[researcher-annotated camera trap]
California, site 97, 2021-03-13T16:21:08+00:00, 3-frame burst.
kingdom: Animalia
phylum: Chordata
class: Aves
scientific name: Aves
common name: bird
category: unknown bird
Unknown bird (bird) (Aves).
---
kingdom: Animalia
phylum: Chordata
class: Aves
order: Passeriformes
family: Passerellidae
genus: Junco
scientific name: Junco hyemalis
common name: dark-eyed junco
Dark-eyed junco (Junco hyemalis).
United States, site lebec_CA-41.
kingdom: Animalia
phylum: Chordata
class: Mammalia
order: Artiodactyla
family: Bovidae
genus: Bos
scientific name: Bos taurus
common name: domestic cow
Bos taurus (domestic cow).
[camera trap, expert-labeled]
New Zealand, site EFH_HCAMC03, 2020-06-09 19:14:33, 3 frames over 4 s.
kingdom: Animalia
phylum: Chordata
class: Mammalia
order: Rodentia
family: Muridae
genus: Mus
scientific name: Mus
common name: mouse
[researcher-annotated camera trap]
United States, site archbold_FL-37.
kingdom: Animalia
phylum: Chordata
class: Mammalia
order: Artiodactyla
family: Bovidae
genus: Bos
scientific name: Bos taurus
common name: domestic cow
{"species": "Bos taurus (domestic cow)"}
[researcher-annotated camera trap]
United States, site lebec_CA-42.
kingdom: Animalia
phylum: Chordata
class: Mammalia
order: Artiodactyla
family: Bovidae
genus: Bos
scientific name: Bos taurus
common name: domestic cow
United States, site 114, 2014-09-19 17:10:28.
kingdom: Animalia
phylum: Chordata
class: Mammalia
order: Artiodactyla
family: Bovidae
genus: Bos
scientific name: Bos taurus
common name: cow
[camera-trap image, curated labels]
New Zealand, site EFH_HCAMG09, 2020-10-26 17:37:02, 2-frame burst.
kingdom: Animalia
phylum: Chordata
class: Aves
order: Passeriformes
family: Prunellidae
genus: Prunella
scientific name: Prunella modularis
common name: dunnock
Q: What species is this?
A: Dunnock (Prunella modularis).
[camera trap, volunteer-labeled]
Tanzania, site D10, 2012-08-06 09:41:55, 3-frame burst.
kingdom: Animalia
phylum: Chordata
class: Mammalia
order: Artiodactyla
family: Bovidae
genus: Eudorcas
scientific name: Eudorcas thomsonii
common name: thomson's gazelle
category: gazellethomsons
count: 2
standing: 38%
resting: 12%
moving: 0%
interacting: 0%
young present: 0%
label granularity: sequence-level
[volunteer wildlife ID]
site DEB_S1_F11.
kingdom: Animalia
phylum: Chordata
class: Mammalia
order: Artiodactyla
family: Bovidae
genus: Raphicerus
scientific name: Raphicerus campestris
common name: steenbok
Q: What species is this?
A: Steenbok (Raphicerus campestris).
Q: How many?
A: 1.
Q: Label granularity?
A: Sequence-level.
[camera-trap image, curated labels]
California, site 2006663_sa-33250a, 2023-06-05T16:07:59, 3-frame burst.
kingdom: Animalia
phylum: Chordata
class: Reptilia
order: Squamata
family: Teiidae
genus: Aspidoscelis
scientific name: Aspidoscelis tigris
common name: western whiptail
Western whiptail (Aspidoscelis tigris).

------------------------------

- **WHAT THE TASK ASKS**
A verbatim version of the complete listing above is to be returned.

- **SOLUTION**
[researcher-annotated camera trap]
California, site 97, 2021-03-13T16:21:08+00:00, 3-frame burst.
kingdom: Animalia
phylum: Chordata
class: Aves
scientific name: Aves
common name: bird
category: unknown bird
Unknown bird (bird) (Aves).
---
kingdom: Animalia
phylum: Chordata
class: Aves
order: Passeriformes
family: Passerellidae
genus: Junco
scientific name: Junco hyemalis
common name: dark-eyed junco
Dark-eyed junco (Junco hyemalis).
United States, site lebec_CA-41.
kingdom: Animalia
phylum: Chordata
class: Mammalia
order: Artiodactyla
family: Bovidae
genus: Bos
scientific name: Bos taurus
common name: domestic cow
Bos taurus (domestic cow).
[camera trap, expert-labeled]
New Zealand, site EFH_HCAMC03, 2020-06-09 19:14:33, 3 frames over 4 s.
kingdom: Animalia
phylum: Chordata
class: Mammalia
order: Rodentia
family: Muridae
genus: Mus
scientific name: Mus
common name: mouse
[researcher-annotated camera trap]
United States, site archbold_FL-37.
kingdom: Animalia
phylum: Chordata
class: Mammalia
order: Artiodactyla
family: Bovidae
genus: Bos
scientific name: Bos taurus
common name: domestic cow
{"species": "Bos taurus (domestic cow)"}
[researcher-annotated camera trap]
United States, site lebec_CA-42.
kingdom: Animalia
phylum: Chordata
class: Mammalia
order: Artiodactyla
family: Bovidae
genus: Bos
scientific name: Bos taurus
common name: domestic cow
United States, site 114, 2014-09-19 17:10:28.
kingdom: Animalia
phylum: Chordata
class: Mammalia
order: Artiodactyla
family: Bovidae
genus: Bos
scientific name: Bos taurus
common name: cow
[camera-trap image, curated labels]
New Zealand, site EFH_HCAMG09, 2020-10-26 17:37:02, 2-frame burst.
kingdom: Animalia
phylum: Chordata
class: Aves
order: Passeriformes
family: Prunellidae
genus: Prunella
scientific name: Prunella modularis
common name: dunnock
Q: What species is this?
A: Dunnock (Prunella modularis).
[camera trap, volunteer-labeled]
Tanzania, site D10, 2012-08-06 09:41:55, 3-frame burst.
kingdom: Animalia
phylum: Chordata
class: Mammalia
order: Artiodactyla
family: Bovidae
genus: Eudorcas
scientific name: Eudorcas thomsonii
common name: thomson's gazelle
category: gazellethomsons
count: 2
standing: 38%
resting: 12%
moving: 0%
interacting: 0%
young present: 0%
label granularity: sequence-level
[volunteer wildlife ID]
site DEB_S1_F11.
kingdom: Animalia
phylum: Chordata
class: Mammalia
order: Artiodactyla
family: Bovidae
genus: Raphicerus
scientific name: Raphicerus campestris
common name: steenbok
Q: What species is this?
A: Steenbok (Raphicerus campestris).
Q: How many?
A: 1.
Q: Label granularity?
A: Sequence-level.
[camera-trap image, curated labels]
California, site 2006663_sa-33250a, 2023-06-05T16:07:59, 3-frame burst.
kingdom: Animalia
phylum: Chordata
class: Reptilia
order: Squamata
family: Teiidae
genus: Aspidoscelis
scientific name: Aspidoscelis tigris
common name: western whiptail
Western whiptail (Aspidoscelis tigris).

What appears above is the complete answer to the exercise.